_EXERCISE REQUIREMENTS_. Reproduce verbatim the lines running from the one that contains "What distance away" through the last line below, both included.

-- BEGIN INFORMATION PROVIDED --

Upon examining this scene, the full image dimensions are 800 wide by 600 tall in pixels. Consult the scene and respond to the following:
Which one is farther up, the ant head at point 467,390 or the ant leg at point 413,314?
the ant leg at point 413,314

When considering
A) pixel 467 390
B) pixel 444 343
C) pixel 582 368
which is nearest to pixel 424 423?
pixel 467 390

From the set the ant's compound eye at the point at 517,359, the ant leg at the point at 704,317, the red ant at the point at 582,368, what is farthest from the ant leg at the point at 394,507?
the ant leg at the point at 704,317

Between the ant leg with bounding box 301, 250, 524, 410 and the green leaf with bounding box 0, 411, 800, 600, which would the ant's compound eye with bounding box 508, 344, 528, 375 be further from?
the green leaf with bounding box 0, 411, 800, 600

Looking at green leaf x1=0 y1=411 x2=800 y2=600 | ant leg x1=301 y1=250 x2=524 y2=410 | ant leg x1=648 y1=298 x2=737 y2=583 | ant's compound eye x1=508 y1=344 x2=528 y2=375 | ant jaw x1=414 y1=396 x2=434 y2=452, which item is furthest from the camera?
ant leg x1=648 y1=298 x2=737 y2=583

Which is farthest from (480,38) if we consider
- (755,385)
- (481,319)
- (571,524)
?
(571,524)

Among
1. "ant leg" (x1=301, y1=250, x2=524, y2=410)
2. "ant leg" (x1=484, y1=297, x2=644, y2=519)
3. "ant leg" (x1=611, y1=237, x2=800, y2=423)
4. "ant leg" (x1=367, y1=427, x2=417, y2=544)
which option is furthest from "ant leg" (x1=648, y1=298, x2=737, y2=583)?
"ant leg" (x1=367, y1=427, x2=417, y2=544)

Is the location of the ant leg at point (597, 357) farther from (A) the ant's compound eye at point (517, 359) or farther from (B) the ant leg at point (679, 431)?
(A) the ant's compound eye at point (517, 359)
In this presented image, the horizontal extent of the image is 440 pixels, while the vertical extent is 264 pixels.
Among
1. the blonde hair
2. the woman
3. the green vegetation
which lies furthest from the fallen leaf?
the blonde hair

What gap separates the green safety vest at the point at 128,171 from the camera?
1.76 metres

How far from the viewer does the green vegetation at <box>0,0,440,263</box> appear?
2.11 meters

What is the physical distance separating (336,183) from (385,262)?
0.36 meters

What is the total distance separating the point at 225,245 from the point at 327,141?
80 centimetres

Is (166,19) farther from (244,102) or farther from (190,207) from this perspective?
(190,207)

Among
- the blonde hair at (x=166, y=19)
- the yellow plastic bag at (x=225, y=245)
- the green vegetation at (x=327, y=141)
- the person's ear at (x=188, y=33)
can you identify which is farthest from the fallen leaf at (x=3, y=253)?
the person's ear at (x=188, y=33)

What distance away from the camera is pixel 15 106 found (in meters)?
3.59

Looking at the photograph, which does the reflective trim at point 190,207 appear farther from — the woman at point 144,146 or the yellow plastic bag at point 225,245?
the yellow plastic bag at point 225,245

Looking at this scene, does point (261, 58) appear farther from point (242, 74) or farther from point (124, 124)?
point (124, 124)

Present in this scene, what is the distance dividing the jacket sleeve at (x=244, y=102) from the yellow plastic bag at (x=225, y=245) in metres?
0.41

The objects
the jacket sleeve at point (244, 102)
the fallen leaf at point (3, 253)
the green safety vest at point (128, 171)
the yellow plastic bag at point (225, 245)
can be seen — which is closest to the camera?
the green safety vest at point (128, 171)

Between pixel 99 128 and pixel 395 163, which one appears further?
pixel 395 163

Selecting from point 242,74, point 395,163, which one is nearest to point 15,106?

-- END INFORMATION PROVIDED --

_WRITTEN REPLY_.
What distance away from the camera is pixel 15 106 found (in meters)?
3.59

Looking at the photograph, which does the reflective trim at point 190,207 appear farther from — the woman at point 144,146 or the yellow plastic bag at point 225,245?
the yellow plastic bag at point 225,245

Looking at this scene, does point (261, 58) appear farther from point (242, 74) or farther from point (124, 124)?
point (124, 124)

Present in this scene, what is the distance dividing the jacket sleeve at (x=244, y=102) from the yellow plastic bag at (x=225, y=245) in metres?
0.41

The objects
the jacket sleeve at point (244, 102)
the fallen leaf at point (3, 253)
the green safety vest at point (128, 171)
the yellow plastic bag at point (225, 245)
can be seen — which is closest to the camera?
the green safety vest at point (128, 171)

Between pixel 99 128 and pixel 395 163, which one appears further?
pixel 395 163

Selecting from point 242,74, point 395,163, which one is nearest to point 15,106?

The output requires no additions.